Teachers can face an ethical quandary when their strong feelings overtake them, experts on instruction say.

They caution teachers not to take lightly the powerful influence they have over students’ beliefs at a malleable stage in their intellectual development. Social studies classes, in particular, those experts say, are intended to prepare students to be active citizens, a role requiring them to weigh information on an issue and then make their own decisions about where they stand.

Neutrality Recommended

Even when a teacher feels strongly about an issue, he or she should remain as neutral as possible, according to Mr. Theisen, the Minnesota social studies consultant.

Maintaining objectivity was a challenge for him during the Vietnam War. A younger brother was killed in the line of duty in the conflict in 1967. Outside class, Mr. Theisen protested U.S. involvement in Southeast Asia. In the classroom, he says, he tried to portray objectivity.

“It made it doubly difficult that personally I was in no way disconnected from the conflict,” he recalled. “But I still never believed it was my role as a teacher to indoctrinate kids to my position.”

His personal position, however, may have been reflected in some of his curricular decisions. Early in the conflict, Mr. Theisen said, it became clear that the students had little sense of the human toll war could take.

So he took them to see the anti-war film “Johnny Got His Gun,” about the struggles of a soldier whose face and limbs were mutilated in World War I. While the movie helped Mr. Theisen’s students understand the consequences of war, he said recently, planning such an activity today would likely cause too much controversy.

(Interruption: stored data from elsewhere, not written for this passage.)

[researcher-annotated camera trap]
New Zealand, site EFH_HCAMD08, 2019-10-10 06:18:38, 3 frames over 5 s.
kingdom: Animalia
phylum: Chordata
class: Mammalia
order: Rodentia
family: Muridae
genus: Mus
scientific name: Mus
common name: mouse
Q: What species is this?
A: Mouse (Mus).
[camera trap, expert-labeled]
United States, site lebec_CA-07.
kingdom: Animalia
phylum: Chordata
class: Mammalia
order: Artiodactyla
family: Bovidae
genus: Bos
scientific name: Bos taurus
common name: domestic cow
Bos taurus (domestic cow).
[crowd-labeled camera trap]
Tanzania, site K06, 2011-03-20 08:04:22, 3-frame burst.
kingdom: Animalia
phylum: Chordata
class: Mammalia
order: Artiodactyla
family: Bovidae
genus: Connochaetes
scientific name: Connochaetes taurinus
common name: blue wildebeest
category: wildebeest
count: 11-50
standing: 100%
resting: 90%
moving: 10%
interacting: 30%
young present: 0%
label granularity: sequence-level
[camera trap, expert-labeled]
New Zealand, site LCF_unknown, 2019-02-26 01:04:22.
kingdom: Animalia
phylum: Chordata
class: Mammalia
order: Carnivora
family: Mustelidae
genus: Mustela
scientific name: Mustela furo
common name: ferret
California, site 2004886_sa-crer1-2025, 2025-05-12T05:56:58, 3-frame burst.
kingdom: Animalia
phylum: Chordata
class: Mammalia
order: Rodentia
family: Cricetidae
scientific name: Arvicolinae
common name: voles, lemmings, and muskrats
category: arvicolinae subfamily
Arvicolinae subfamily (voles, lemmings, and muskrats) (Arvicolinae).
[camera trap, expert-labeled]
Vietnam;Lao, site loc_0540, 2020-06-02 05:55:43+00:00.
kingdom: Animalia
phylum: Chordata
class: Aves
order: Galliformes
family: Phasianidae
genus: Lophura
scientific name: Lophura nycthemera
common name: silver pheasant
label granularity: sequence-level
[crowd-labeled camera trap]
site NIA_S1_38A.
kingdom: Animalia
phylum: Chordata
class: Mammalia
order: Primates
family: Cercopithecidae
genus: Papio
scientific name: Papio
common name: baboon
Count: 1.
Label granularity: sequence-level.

“Then it was risky, but I thought it was the right thing to do,” he said.

Going Public

Some teachers have decided they cannot separate their personal views from their professional responsibilities.

R. Craig Ham, a social studies teacher at Forest High School in Ocala, Fla., and the president of the Marion County Education Association, an affiliate of the National Education Association, said he would “disobey this gag order,” referring to a directive from school officials to refrain from expressing opinions in class.

Mr. Ham, a retired U.S. Army colonel with the military police, a Vietnam veteran, and a former academic department head at West Point, said he would continue to tell students of his support for President Bush and his decision to go to war.

He said he is clear, though, in distinguishing for students facts from opinion and encourages contrasting views.

In other districts, even some officials have chosen to take a public stand.

The San Francisco school board, for example, passed a resolution in January opposing a war and authorized a teach-in on the issues associated with Iraq. After some public criticism, the board modified the purpose of the teach-in, saying it was not intended to rally anti-war sentiment.

Teachers’ unions in several large California districts, as well as in Chicago, the District of Columbia, Milwaukee, New York City, and Portland, Ore., have issued public statements in recent months opposing a war in Iraq and have urged members to protest and write lawmakers about their feelings.

Many more teachers have chosen less visible outlets. Emotions have been running high on several Internet sites promoted as open forums for teachers, where writers are showing few inhibitions in their submissions.

Eric Crump, who moderates the Teachers Against War listserv for the National Council of Teachers of English, in Urbana, Ill., has seen some passionate pleas for peace from participants in the few weeks since the list was set up. They have generally been brutally frank about their opposition to a war.

Ms. Roybal, the suspended New Mexico teacher, said she is not one to take such a public stance. And she has said she would remove the anti-war sign if she returns to Rio Grande High, where she has taught English for 11 years. But in the heat of the moment, she felt she had no choice.

“I don’t like risking my job,” she said, “but you have to follow your heart.”